XXXI
Domingo Ordinario (Mc 12, 28-34)
“No estás lejos del Reino de Dios”
La
retirada sumisa y silenciosa de los burlescos saduceos suscita la aparición del
único interlocutor sincero: un maestro de la Ley, empeñado en la búsqueda
auténtica de la verdad. El escriba es un
especialista de la Ley, dentro del partido de los fariseos. Contrarios a
los saduceos a los que, Jesús ha dejado en evidencia unos versículos antes de
este evangelio de hoy (vv. 18-27). El escriba que se acerca a Jesús no viene a
tenderle una trampa. Tampoco a discutir con él. Parece que pregunta con buena
intención: “¿Qué mandamiento es el
primero de todos?” (v. 28). Su
pregunta nace de una exigencia particularmente sentida en el judaísmo de
entonces. Era la cuestión fundamental para cualquier judío piadoso y entre
las diferentes escuelas o corrientes teológicas. Un número exagerado de
imposiciones y prohibiciones, no pocas veces insignificantes, impedía ver con
claridad lo realmente importante. La opinión más extendida era que lo principal
para un judío era el cumplimiento exacto del sábado. Hasta Yahveh estaba
sometido al sábado. “El séptimo descansó” Pero había otras opiniones.
Jesús
entiende muy bien lo que siente aquel hombre. Cuando en la religión se van acumulando normas y preceptos, costumbres
y ritos, es fácil vivir dispersos, sin saber exactamente qué es lo fundamental
para orientar la vida de manera sana. De ahí que Jesús no le cita los
mandamientos de Moisés. Sencillamente, le recuerda la oración que esa misma
mañana han pronunciado los dos al salir el sol, siguiendo la costumbre judía: “Escucha, Israel, el Señor nuestro Dios es el
único Señor: amarás al Señor tu Dios con todo tu corazón” (v. 29).

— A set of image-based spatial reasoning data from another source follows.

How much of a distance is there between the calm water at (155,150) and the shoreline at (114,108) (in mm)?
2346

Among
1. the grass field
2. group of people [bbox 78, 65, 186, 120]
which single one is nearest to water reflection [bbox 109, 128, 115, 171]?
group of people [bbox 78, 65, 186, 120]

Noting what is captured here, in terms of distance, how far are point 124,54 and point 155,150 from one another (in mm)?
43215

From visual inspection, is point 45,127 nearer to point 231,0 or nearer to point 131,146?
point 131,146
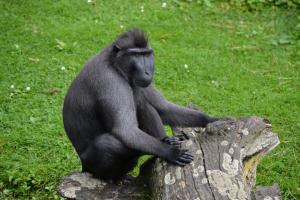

Jesús le coloca ante un Dios cuya voz hemos
de escuchar. Lo importante no es conocer preceptos y cumplirlos. Lo decisivo es detenernos a escuchar a ese
Dios que nos habla sin pronunciar palabras humanas. Cuando escuchamos al
verdadero Dios, se despierta en nosotros una atracción hacia el amor. No
necesitamos que nadie nos lo diga desde fuera. ¡Sabemos que lo importante es amar! No se trata un sentimiento ni
una emoción. Amar al que es la fuente y
el origen de la vida es vivir amando la vida, la creación, las cosas y, sobre
todo, a las personas. Jesús habla de amar “con todo el corazón, con toda el alma, con todo el ser” (v. 30). De
manera generosa y confiada.
En
este diálogo, Jesús añade algo que el escriba no ha preguntado. Este amor a
Dios es inseparable del amor al prójimo.
Sólo se puede amar a Dios amando al hermano. De lo contrario, el amor a Dios es
mentira. ¿Cómo vamos a amar al Padre sin amar a sus hijos e hijas?
Es
muy frecuente confundir el amor a Dios con las prácticas religiosas y el
fervor, ignorando el amor práctico y solidario para con quienes vivimos y
convivimos. Pero, ¿qué hay de verdad en nuestro amor a Dios si vivimos de
espaldas a nuestro prójimo? Quien sigue a Jesús no puede “quedarse” en Dios. La
prueba de que está de parte de Dios siempre será su amor al prójimo. Quien busca el bien del hombre, no está
lejos del Reino.
Padre
nuestro, Tú estás siempre con nosotros que somos tus hijos. Jamás dudamos de tu
amor por nosotros, más bien, dudamos en la certeza de amar a los demás como
cada uno necesita. Sabemos que en los
demás te encuentras, y en ellos podemos amarte. Cuando te encontramos,
reencontramos la paz contigo, la alegría con nosotros mismos, la amistad con
los demás. Como seguidores de tu Hijo,
no es el pecado nuestra pobreza, sino la falta de amor. Perdón te pedimos
por nuestra pobreza para amar.
Nos has hecho para amar, no quieres que
amemos poco. Quieres que amemos mucho. Que
amemos “con todo el corazón, con toda el
alma, con todo el ser”. Es el amor, la señal de que Tú estás nosotros. Gracias, porque cuando amamos, descubrimos
algo: ¡Tú estás siempre con nosotros! Fortalece nuestra amistad contigo,
para que en Ti, y desde Ti, la riqueza del amor podamos con otros podamos
compartir.
Jesús, amor encarnado del Padre y pedagogo
nuestro en el arte de amar, que no sea la “idea” de tu amor la que
enriquezca nuestro conocimiento y empobrezca nuestra experiencia de amar. Que sea más bien, la experiencia del amor,
la que nos haga gustar de la cercanía de tu Reinar en nuestro vivir.